§ **Text**
# Generator speed selection



## solidwoods (Dec 23, 2005)

Howdy
I'm shopping for a 30kw, single phase, 2 bearing generator to install on an engine.
Anyone have pros/cons for the difference in 1800 vs 3600 rpm generator speed?

I notice the mfr. says 50hp required for the 3600rpm and the 1800rpm requires 60hp.
jim


----------



## TnAndy (Sep 15, 2005)

At 3600, an engine is screaming. These are used on most cheap gensets. Get the 1800 version, and your engine will last a LOT longer.

What in the world are you planning to run with that big a generator ?


----------



## solidwoods (Dec 23, 2005)

It's not the engine running 3600, the gen requires 3600 or 1800rpm depends on the model. 
The gen is a 2 bearing gen that will be run by an engine via pulley. So engine torque range or other pro's cons I'm guessing would be a factor.
I'm running a large property with a woodworking and dog grooming business for pwr requirements.

§ **Data excerpts**
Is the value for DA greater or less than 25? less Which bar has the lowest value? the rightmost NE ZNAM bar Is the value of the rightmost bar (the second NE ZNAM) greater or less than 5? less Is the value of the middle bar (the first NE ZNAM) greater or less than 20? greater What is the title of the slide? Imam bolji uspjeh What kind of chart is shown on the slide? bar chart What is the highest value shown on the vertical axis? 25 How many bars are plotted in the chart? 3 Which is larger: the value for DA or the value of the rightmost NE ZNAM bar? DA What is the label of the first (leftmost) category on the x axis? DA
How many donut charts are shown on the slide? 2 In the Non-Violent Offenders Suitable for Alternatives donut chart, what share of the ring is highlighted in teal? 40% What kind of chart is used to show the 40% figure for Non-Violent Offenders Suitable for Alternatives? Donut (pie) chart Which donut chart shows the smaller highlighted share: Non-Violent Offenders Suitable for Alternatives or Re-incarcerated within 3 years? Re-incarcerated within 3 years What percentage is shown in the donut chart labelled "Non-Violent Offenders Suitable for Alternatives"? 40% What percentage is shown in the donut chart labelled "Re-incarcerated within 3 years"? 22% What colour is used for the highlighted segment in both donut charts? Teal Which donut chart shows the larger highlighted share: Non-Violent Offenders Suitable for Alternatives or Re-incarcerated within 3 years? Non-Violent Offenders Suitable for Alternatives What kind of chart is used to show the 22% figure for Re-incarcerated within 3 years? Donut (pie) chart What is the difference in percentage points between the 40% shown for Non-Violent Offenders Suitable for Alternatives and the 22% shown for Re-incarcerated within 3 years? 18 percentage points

...

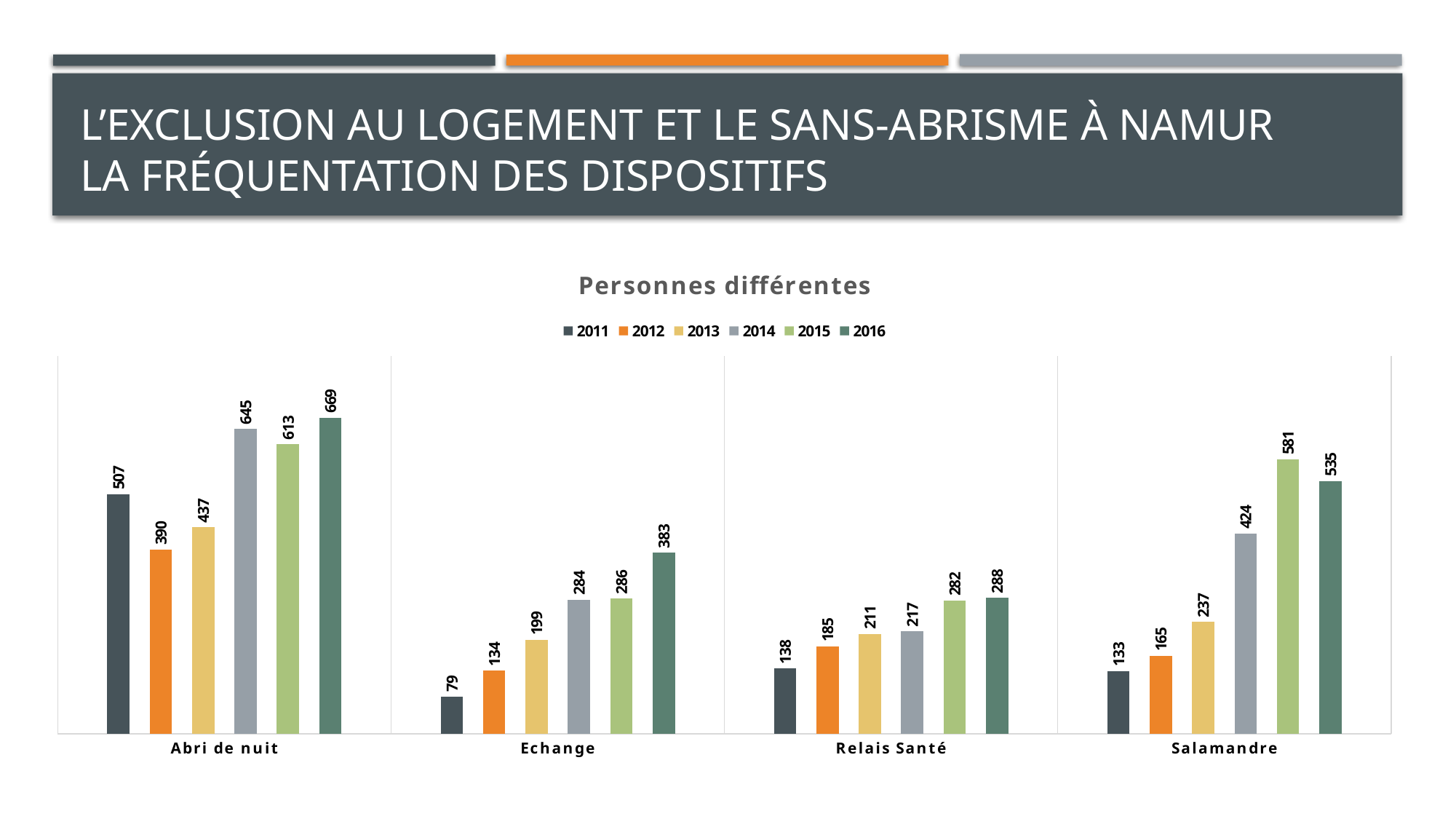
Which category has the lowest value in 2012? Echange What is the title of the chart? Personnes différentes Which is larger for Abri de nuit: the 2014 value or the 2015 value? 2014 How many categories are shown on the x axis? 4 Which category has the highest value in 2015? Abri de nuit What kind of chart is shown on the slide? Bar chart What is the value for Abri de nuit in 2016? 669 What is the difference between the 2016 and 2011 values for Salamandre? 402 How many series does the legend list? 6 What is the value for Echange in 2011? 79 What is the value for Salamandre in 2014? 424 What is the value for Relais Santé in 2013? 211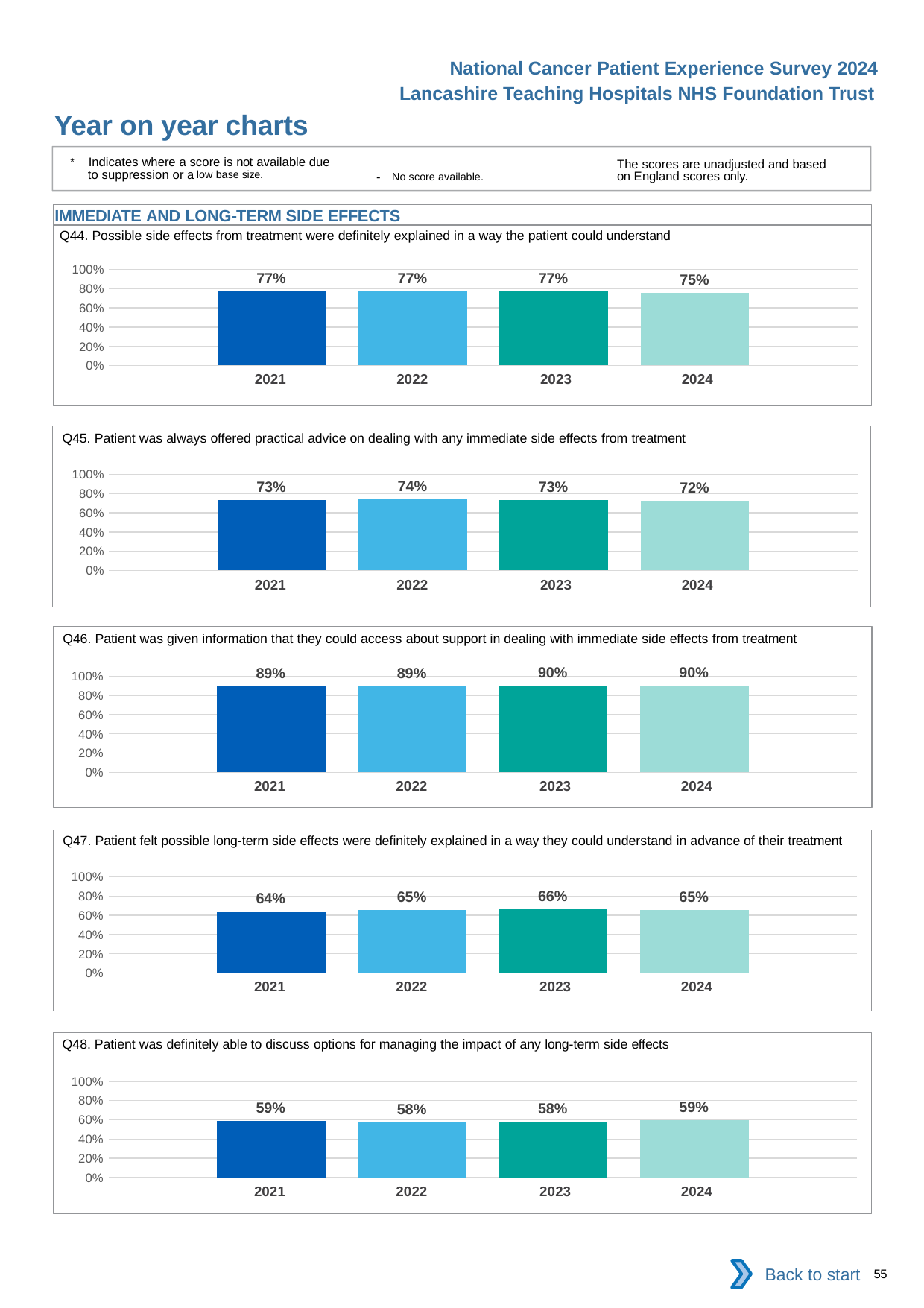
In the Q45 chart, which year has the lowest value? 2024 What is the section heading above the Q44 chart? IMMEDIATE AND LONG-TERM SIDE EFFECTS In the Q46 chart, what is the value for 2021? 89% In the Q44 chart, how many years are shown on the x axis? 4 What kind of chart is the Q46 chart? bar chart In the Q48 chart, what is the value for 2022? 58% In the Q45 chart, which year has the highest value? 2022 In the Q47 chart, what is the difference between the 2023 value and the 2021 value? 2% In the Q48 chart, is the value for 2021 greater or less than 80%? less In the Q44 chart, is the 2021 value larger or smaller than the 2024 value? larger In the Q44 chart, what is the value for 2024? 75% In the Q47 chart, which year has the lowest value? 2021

§ **Requirement**
In the generator speed thread, state why TnAndy recommends the 1800 rpm version, in one to three sentences.

§ **Solution**
TnAndy says that an engine running at 3600 rpm is "screaming," the speed used on most cheap gensets. Choosing the 1800 rpm version, TnAndy says, will make the engine last a lot longer.